We now evaluate the probability function $P[X=j \lvert Z=4]$. For example, to find $P[X=1 \lvert Z=4]$ is the probability of drawing 4 balls out of the bowl and resulting in 1 green ball and 3 yellow balls.

$\displaystyle P[X=0 \lvert Z=4]=\displaystyle \frac{\displaystyle \binom{5}{0} \binom{5}{4}}{\displaystyle \binom{10}{4}}=\frac{1}{42}$

$\displaystyle P[X=1 \lvert Z=4]=\frac{\displaystyle \binom{5}{1} \binom{5}{3}}{\displaystyle \binom{10}{4}}=\frac{10}{42}$

$\displaystyle P[X=2 \lvert Z=4]=\frac{\displaystyle \binom{5}{2} \binom{5}{2}}{\displaystyle \binom{10}{4}}=\frac{20}{42}$

$\displaystyle P[X=3 \lvert Z=4]=\frac{\displaystyle \binom{5}{3} \binom{5}{1}}{\displaystyle \binom{10}{4}}=\frac{10}{42}$

$\displaystyle P[X=4 \lvert Z=4]=\frac{\displaystyle \binom{5}{4} \binom{5}{0}}{\displaystyle \binom{10}{4}}=\frac{1}{42}$

Thus, $\displaystyle P[X \ge 3 \lvert Z=4]=\frac{11}{42}=0.26$. Note that the unconditional probability $P[X \ge 3]=0.1035$ using the binomial distribution with $n=5$ and $p=0.25$. It is not surprising that the conditional probability is much greater. The conditional probability $P[X \ge 3 \lvert Z=4]$ is greater because the student is lucky enough to have four correct guesses.

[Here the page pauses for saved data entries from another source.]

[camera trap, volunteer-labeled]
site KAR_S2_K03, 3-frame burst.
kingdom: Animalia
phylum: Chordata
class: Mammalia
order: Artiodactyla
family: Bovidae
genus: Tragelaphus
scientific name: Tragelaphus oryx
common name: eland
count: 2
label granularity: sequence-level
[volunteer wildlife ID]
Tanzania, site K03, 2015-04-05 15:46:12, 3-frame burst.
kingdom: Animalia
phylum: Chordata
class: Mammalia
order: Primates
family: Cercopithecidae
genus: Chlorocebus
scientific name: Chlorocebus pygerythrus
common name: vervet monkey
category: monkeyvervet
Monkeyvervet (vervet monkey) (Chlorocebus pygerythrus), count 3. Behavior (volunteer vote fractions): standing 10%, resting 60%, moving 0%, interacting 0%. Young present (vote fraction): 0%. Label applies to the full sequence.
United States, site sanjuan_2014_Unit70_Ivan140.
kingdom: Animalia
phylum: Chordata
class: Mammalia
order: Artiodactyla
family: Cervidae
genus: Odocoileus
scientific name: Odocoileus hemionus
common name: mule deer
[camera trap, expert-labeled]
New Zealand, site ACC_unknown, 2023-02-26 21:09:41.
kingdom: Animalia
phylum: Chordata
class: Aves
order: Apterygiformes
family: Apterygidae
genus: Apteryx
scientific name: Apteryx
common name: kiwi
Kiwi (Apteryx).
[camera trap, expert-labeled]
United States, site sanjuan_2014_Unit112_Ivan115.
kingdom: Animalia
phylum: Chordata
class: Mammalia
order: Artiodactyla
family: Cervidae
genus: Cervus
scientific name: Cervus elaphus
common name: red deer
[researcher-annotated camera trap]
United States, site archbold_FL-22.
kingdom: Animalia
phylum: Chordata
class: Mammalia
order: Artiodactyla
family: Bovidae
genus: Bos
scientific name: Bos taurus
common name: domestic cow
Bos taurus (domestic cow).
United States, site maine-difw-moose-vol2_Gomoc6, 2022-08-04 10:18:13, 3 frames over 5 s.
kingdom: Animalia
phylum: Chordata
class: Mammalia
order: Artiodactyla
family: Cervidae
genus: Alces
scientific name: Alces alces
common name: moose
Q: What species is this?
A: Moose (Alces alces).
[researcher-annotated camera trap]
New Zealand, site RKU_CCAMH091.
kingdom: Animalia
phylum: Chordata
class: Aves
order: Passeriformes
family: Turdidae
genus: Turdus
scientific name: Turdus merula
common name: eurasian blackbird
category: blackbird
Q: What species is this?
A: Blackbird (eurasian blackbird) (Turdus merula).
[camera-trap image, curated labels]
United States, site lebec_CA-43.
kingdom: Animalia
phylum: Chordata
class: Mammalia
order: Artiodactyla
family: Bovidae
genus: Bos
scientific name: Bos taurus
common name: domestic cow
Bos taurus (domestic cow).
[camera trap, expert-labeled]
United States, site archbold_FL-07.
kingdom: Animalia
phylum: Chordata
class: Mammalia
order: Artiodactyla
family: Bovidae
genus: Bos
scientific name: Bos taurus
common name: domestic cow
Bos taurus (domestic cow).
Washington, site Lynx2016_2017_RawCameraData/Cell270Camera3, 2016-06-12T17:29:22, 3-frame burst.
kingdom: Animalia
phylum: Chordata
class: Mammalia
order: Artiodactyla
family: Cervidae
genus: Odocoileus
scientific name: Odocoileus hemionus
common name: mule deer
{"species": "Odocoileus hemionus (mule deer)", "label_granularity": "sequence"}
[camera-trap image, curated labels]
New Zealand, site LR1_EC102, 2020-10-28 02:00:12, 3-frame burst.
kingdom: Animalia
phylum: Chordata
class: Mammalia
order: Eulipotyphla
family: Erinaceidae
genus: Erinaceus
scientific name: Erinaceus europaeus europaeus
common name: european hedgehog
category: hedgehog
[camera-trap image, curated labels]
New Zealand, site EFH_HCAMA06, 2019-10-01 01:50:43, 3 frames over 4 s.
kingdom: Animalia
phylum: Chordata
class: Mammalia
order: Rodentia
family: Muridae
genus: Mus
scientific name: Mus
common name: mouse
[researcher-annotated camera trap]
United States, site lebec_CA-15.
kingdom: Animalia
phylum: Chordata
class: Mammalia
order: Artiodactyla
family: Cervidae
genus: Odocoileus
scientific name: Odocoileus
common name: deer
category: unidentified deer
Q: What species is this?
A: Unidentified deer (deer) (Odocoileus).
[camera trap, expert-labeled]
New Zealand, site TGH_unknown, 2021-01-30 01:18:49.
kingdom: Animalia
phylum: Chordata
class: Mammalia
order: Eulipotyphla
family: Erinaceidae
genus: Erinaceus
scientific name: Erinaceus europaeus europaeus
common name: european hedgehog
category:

We now discuss the general fact. Suppose $X \sim binomial(n,p)$ and $Y \sim binomial(m,p)$. With $Z=X+Y$ an independent sum, we show that $X \lvert Z$ has a hypergeometric distribution.

$\displaystyle P[X=x \lvert Z=z]=\frac{\displaystyle \binom{n}{x} p^x (1-p)^{n-x} \thinspace \binom{m}{z-x} p^{z-x} (1-p)^{m-(z-x)}}{\displaystyle \binom{n+m}{z} p^z (1-p)^{n+m-z}}$

After canceling out the terms for $p$ and $1-p$, the following is the probability function for the hypergeometric distribution:

$\displaystyle P[X=x \lvert Z=z]=\frac{\displaystyle \binom{n}{x} \binom{m}{z-x}}{\displaystyle \binom{n+m}{z}}$

The above probability distribution describes the situation where there are $n+m$ similar objects, with $n$ objects belong to one class (say green balls) and $m$ objects belong to another class (say yellow balls). We choose $z$ balls out of $n+m$ balls without replacement. The above probability is the probability of having a result of $x$ green balls and $z-x$ yellow balls. There are $\binom{n}{x}$ many ways of choosing $x$ green balls out of $n$ green balls. Likewise, there are $\binom{m}{z-x}$ many ways of choosing $z-x$ yellow balls out of $m$ yellow balls. The total number ways the joint operation can take place is $\binom{n}{x} \binom{m}{z-x}$. Of course, we assume that each of the $\binom{n+m}{z}$ ways of selecting $z$ balls out of $n+m$ balls is equally likely.

In the conditional probability in our example, the probability of success (0.25) in the individual Bernoulli trials that make up the two binomial distributions is not used. This is because the terms for $p$ and $1-p$ are canceled out. If each multiple choice quiz has a different probability of success, then the resulting conditional distribution $P[X=x \lvert X+Y=z]$ is no longer hypergeometric. In that case, the conditional probability must be obtained by first principle.